En relación a la Generación Alfa, la de los nacidos entre 2010 y 2024, es decir, la de los nativos plenamente digitales, ha surgido el concepto de podredumbre mental (Brain rot, expresión puesta de moda por la Universidad de Oxford para calificar los daños que inflige el uso excesivo de medios digitales, que puede afectar a la salud cognitiva). Esto se sabía desde hace años, casi desde el momento en que el político iluminado impuso a la red como herramienta educativa argumentando que no se le podían poner puertas al campo. Afectó también a la Generación Z (zoomers, los nacidos entre mediados de la década de 1990 y finales de la de 2000).
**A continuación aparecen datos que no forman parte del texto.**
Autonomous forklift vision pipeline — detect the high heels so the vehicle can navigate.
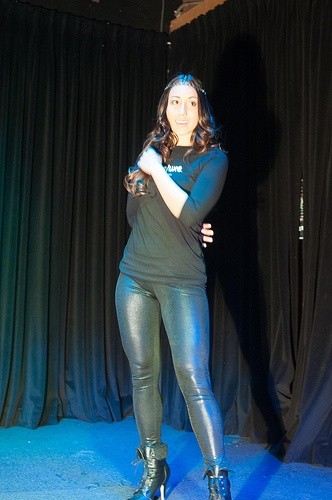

Muy pronto, los profesores de Enseñanzas Medias nos dimos cuenta de que internet no iba a servir de herramienta de nada, que lo único que perseguía era cambiar al individuo y la forma de pensar que se había tenido hasta ese momento. Ahora también sabemos que el gran efecto de internet ha sido, sobre todo, la ciclópea banalización que sufre lo que antes había sido considerado como cultura. Esa banalización persiguió desde el principio el fin de esta última, de la cultura tal como la conocíamos. La cultura necesita demasiada preparación para ser vendida. Es mejor vender mierda, aunque para ello haya que fabricar un mundo de escarabajos peloteros.

            Por tanto, internet produce podredumbre mental, incapacidad para entender lo que más o menos es profundo. Ahora, por fin, los sistemas educativos de muchos países europeos intentan controlar el acceso de los escolares a los contenidos en línea. En realidad, lo que pretenden es devolver al escolar su tiempo, su quietud, necesarios para conservar una posición en la que pueda tener una idea de sí mismo, y no ser una mera pieza de un engranaje.  Es nuestro gran problema educativo. La escuela se está convirtiendo en la última resistencia contra todo lo que viene de las corporaciones que banalizan, amparadas por la política y la pedagogía a sueldo que las sirve. ¿Existen soluciones para reparar este daño? Por supuesto, existen, pero son soluciones difícilmente aplicables. La única forma de hacerlas factibles es que aquellos padres que les regalan a sus hijos el teléfono a los tres años, para que se entretengan con aberraciones como la del Pollito Pío Pío, cambien de actitud y los aíslen. El aislamiento, la soledad, la quietud, la profundidad son los verdaderos lujos que casi nadie puede permitirse. Sólo los hijos de Bill Gates.

            La solución que propone la pedagogía se conocía hace mucho tiempo: la lectura profunda, se entiende que de libros que también lo sean. Si lo que persigue la banalización ecuménica a la que nos enfrentamos es acabar con la profundidad, la única forma de conservarla es volver a lo que teníamos. ¿Pero podemos? ¿Sabemos hacerlo? Al menos puede intentarse: volvamos a llevar a los programas educativos los clásicos del siglo XX, convirtámoslos en referentes. Volvamos al canon. Volvamos a las grandes narraciones. El sagrado concepto que hay que reconquistar es el del aburrimiento. Volvamos a aprender a aburrirnos. Necesitamos un estante de buenos libros en casa, y la televisión apagada. Necesitamos que no sólo los imbéciles creen plataformas en internet, sino que la red sirva como verdadera herramienta de comunicación. Necesitamos todo esto, entonces volveremos a ser personas con un mundo propio.